LISETTE(rêvant un peu.)
Vous êtes séduisant. Voilà une façon d'aimer qui commence à m'intéresser ; je me persuade qu'Angélique serait bien avec vous.

DORANTE
Je n'aimerai jamais qu'elle.

LISETTE
Vous lui ferez donc sa fortune aussi bien qu'à moi ? Mais, monsieur, vous n'avez rien, dites-vous ? Cela est dur. N'héritez-vous de personne ? Tous vos parents sont-ils ruinés ?

DORANTE
Je suis le neveu d'un homme qui a de très grands biens, qui m'aime beaucoup, et qui me traite comme un fils.

LISETTE
Eh ! que ne parlez-vous donc ! d'où vient me faire peur avec vos tristes récits, pendant que vous en avez de si consolants à faire ? Un oncle riche, voilà qui est excellent : et il est vieux, sans doute ; car ces messieurs-là ont coutume de l'être.

DORANTE
Oui ; mais le mien ne suit pas la coutume, il est jeune.

LISETTE
Jeune ! de quelle jeunesse encore ?

DORANTE
Il n'a que trente-cinq ans.

LISETTE
Miséricorde ! trente-cinq ans ! Cet homme-là n'est bon qu'à être le neveu d'un autre.

DORANTE
Il est vrai.

LISETTE
Mais du moins, est-il un peu infirme ?

DORANTE
Point du tout, il se porte à merveille ; il est, grâce au ciel, de la meilleure santé du monde ; car il m'est cher.

LISETTE
Trente-cinq ans et de la santé, avec un degré de parenté comme celui-là ! Le joli parent ! Et quelle est l'humeur de ce galant homme ?

DORANTE
Il est froid, sérieux et philosophe.

LISETTE
Encore passe, voilà une humeur qui peut nous dédommager de la vieillesse et des infirmités qu'il n'a pas : il n'a qu'à nous assurer son bien.

DORANTE
Il ne faut pas s'y attendre ; on parle de quelque mariage en campagne pour lui.

LISETTE(s'écriant.)
Pour ce philosophe ! Il veut donc avoir des héritiers en propre personne ?

DORANTE
Le bruit en court.

LISETTE
Oh ! monsieur, vous m'impatientez avec votre situation ; en vérité, vous êtes insupportable ; tout est désolant avec vous, de quelque côté qu'on se tourne.

DORANTE
Te voilà donc dégoûtée de me servir ?

LISETTE(vivement.)
Non ; vous avez un malheur qui me pique et que je veux vaincre.
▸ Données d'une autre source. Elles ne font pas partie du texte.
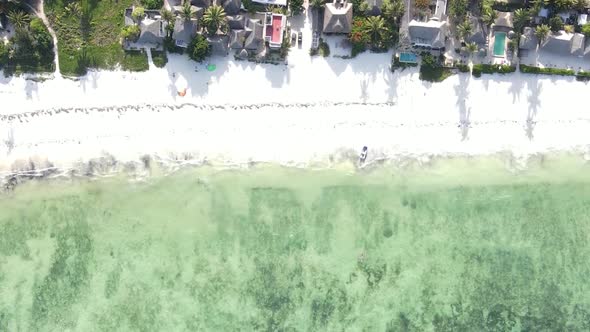 Vertical Video Boats in the Ocean Near the Coast of Zanzibar Tanzania Aerial View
Mais retirez-vous, voici Angélique qui arrive ; je ne lui ai pas dit que vous viendriez ici, quoiqu'elle s'attende bien à vous y voir. Vous paraîtrez dans un instant et ferez comme si vous arriviez. Donnez-moi le temps de l'instruire de tout ; j'ai à lui rendre compte de votre personne, elle m'a chargée de savoir un peu de vos nouvelles. Laissez-moi faire.